A non-unique (deduplicated) data block that already exists on the target array is not sent again. Instead, only the block metadata is replicated and updated at the target array.

For example, in ‎Figure 3 a new block “D” is added to address 6. Block “D” already exists at address “5” and was already replicated to the array at the DR site.


  1. Non-Unique Block “D” Written to Address “6”

When a non-unique block is written to the source array, XtremIO replication will not replicate the data, but rather will update the metadata at the target array to point to the physical block that already exists on the target array.

In ‎Figure 4, the metadata at the DR array is modified to point to the unique block “D” that is already stored at the physical layer of the DR array. Instead of needing to replicate the full data block, XtremIO efficiently replicates only the metadata.


  1. Address “6” Modified to Point to Block “D”

XtremIO Replication Efficiency and Benefits

The following sections describe unique XtremIO capabilities which provide replication benefits and improved efficiency.

Deduplication and Compression

For every changed data block, XtremIO replication checks if its fingerprint exists at the target array. If the fingerprint already exists, only the metadata is updated at the target and no data is sent.

In case of a new unique block with no previous fingerprint, the source replicates the full compressed data block.

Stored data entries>
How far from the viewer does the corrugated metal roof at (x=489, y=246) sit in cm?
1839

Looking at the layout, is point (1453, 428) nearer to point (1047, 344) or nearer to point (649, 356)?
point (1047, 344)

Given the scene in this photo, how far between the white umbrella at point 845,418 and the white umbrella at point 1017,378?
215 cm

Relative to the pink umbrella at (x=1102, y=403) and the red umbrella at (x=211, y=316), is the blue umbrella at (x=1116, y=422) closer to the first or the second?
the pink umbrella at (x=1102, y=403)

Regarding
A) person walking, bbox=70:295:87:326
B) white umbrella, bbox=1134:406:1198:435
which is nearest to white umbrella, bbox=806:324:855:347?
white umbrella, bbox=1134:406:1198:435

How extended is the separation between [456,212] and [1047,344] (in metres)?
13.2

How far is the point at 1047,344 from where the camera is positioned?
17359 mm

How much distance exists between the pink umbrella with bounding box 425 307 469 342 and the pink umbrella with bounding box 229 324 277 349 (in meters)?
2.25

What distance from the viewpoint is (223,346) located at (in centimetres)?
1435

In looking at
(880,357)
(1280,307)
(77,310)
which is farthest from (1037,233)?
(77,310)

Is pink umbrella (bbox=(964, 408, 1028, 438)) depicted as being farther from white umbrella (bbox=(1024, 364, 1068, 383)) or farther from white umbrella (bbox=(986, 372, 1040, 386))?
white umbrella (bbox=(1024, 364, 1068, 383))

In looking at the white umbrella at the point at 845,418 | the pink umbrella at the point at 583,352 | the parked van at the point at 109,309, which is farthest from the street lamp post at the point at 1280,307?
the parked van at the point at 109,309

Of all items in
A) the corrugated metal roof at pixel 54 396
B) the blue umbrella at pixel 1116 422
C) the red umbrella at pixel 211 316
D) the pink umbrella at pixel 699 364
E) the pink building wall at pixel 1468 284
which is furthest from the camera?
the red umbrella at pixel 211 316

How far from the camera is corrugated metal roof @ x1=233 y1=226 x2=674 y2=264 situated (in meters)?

Stated task> From the passage on XtremIO replication, reproduce word for word the part starting with "For example, in" and going on through "on the target array.".

Solution for this exercise>
For example, in ‎Figure 3 a new block “D” is added to address 6. Block “D” already exists at address “5” and was already replicated to the array at the DR site.


  1. Non-Unique Block “D” Written to Address “6”

When a non-unique block is written to the source array, XtremIO replication will not replicate the data, but rather will update the metadata at the target array to point to the physical block that already exists on the target array.